Top of DATA TO EXAMINE
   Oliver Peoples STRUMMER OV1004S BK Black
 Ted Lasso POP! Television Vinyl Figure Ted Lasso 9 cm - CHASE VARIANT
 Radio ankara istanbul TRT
Bottom of DATA TO EXAMINE
Top of DATA TO EXAMINE
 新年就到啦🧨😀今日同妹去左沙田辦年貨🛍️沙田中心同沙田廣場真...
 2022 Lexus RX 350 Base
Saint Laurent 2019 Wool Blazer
Bottom of DATA TO EXAMINE
[JOB ITEM]
Convert the records into a Markdown table with the columns No. and Record. Start with the line that contains "Oliver Peoples STRUMMER OV1004S BK Black" and go on through the line that contains "Radio ankara istanbul TRT". Give one numbered row per line and leave out blank lines.

[SOLUTION TO THE EXERCISE]
| No. | Record |
|---|---|
| 1 |    Oliver Peoples STRUMMER OV1004S BK Black |
| 2 |  Ted Lasso POP! Television Vinyl Figure Ted Lasso 9 cm - CHASE VARIANT |
| 3 |  Radio ankara istanbul TRT |